CANADA (WXYZ) — The 2023 Canadian wildfire season was a record-breaker. It brought poor air quality and breathing challenges to millions of Americans, and now the 2024 wildfire season is well underway.
Today we're taking a look at the summer fire forecast, it's potential impacts on Metro Detroit, and what we can do to prepare.
"What do you remember about that Canadian wildfire season last year?" I asked Southfield resident Ahkeim Windmon.
"I remember it was pretty widespread, and it was very devastating to the environment," Windmon responded.
With last year's wildfires came smoke painting the sky orange, haze obscuring skylines. and dimming of the sun.
"With that kind of quality, it kind of burnt my throat a little bit," said Rhonda Woodard, who remembers the local impacts of the Canadian wildfires.
"There were days that we couldn't walk outside," said Rachel Taylor, who felt the impact of last year's wildfires. "We walked inside here instead. You could see it if you can see it. I don't want to breathe it."
But millions of Americans may be unable to avoid these wildfires this year.
"What are you hearing about the wildfire season in Canada?" I asked Ann Jeffers, who is an associate professor of Civil & Environmental Engineering at the University of Michigan.
"I am hearing that this year's going to be," Jeffers responded. "A particularly, severe one. It's in line with the conditions that we saw last year."
Unseasonably warm weather and a lingering drought, have Canadian forests burning again. Conditions are said to be the result of climate change and larger weather patterns like La Nina.
"What that does is it reduces the amount of moisture content in the forests," Jeffers said of the conditions around the wildfires. "And so they, they burn more easily."
Jeffers studies the impact of fire on communities, and says millions of Americans, even those who live far from wildfires, will have to learn to live with their impacts.

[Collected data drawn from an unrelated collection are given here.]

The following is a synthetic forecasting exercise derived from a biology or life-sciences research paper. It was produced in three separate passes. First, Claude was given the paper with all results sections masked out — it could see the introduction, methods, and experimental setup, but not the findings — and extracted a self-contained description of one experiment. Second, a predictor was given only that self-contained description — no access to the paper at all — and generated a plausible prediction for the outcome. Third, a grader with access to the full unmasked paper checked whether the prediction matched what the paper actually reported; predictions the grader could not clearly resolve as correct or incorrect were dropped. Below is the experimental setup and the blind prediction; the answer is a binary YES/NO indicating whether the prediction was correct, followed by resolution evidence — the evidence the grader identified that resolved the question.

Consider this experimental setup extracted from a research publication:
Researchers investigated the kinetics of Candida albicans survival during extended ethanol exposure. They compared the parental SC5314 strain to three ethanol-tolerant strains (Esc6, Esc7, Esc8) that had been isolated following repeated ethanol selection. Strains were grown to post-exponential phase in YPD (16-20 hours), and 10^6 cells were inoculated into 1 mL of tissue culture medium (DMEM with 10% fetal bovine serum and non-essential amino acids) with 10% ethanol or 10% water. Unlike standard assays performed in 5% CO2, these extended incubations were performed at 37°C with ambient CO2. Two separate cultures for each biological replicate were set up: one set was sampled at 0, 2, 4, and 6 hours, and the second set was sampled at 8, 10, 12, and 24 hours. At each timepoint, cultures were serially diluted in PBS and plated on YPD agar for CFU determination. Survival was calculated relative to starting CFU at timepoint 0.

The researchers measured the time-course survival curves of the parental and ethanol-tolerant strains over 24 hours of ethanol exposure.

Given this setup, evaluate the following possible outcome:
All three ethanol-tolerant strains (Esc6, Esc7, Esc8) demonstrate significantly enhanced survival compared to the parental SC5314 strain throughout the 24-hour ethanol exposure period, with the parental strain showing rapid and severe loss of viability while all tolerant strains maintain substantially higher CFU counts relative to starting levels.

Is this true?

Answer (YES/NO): NO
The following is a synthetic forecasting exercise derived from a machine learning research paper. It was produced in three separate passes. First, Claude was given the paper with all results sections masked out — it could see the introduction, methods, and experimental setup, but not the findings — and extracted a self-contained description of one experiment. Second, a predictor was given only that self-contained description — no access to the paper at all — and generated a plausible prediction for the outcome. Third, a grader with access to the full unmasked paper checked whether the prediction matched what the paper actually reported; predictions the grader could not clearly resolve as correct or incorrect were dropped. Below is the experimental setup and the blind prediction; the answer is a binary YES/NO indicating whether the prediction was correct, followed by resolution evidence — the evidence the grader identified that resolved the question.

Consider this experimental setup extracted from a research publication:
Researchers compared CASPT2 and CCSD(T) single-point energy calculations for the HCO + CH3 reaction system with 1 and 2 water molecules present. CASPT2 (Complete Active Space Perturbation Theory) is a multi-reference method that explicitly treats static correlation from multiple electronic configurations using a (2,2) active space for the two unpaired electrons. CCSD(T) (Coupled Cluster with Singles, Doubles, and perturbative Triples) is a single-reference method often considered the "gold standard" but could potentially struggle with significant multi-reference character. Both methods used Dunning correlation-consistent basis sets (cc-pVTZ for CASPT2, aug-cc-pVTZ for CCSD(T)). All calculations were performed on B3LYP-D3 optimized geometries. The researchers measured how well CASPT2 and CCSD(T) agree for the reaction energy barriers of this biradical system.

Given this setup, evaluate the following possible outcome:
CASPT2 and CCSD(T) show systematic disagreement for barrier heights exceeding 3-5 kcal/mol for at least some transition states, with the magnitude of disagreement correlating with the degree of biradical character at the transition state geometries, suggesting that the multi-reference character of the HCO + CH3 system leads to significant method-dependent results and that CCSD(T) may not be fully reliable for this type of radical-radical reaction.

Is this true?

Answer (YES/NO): NO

"They're becoming more severe, more common," Jeffers said. "And I think it is a hazard that we're just going to have to live with."

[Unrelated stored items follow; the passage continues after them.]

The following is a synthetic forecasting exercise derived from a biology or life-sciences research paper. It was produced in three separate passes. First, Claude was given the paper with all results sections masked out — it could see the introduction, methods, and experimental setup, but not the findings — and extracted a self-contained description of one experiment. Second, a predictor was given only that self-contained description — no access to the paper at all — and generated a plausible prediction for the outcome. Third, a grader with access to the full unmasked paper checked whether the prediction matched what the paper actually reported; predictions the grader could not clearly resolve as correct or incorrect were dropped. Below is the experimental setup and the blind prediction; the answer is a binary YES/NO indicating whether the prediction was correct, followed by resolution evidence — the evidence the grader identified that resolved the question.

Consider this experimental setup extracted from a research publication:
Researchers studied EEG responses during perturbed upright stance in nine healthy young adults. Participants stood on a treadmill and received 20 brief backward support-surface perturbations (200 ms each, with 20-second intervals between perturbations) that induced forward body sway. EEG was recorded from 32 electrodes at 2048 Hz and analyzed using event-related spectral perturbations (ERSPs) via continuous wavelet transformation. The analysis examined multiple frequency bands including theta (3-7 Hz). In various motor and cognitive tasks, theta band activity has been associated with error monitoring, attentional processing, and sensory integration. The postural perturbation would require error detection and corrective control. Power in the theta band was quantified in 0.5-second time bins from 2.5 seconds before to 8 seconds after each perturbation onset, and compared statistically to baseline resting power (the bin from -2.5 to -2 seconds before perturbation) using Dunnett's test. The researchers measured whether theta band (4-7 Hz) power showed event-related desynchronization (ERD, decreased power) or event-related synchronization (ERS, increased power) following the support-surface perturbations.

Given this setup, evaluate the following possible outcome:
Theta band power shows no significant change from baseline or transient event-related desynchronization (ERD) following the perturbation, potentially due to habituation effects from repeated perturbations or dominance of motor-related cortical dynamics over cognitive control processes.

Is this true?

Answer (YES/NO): NO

According to the Canadian InterAgency Forest Fire Center more than a million acres are on fire. The forecast from Natural Resources Canada calls for an increasing risk of extreme severity from June through August and September. And it's already being felt in the Great Lakes.
"I've already experienced it," Taylor told us. "Because I was in Minnesota where those fires were already coming through, and I could see it there."
Professor Jeffers says there are some steps we can take to protect ourselves, like closing windows and keep outside doors shut when the air quality is poor, wearing N95 masks on air quality alert days, and limiting time outside.
"Adjust the air intake on your Hvac system so that it's not taking air from outside but recirculating it from inside the home," Jeffers suggested. "Like, that's a very simple step, that someone can take."
If you use a window AC, make sure you have tight seals between the unit and the window. But most importantly, take air quality warnings seriously. They’re not just for those with underlying health conditions; they're for millions of Americans who will live their lives under a thick blanket of microscopic particles of smoke.
"(It's) very foggy when you walked outside and everywhere you went," Windmon said. "It was kind of strange. It's very odd."
The Canadian wildfire season is from May and snow melt to September or October when temperatures fall, and precipitation picks up. This means we’re heading into the heart of the wildfire season, so this is an issue will have to watch into the fall.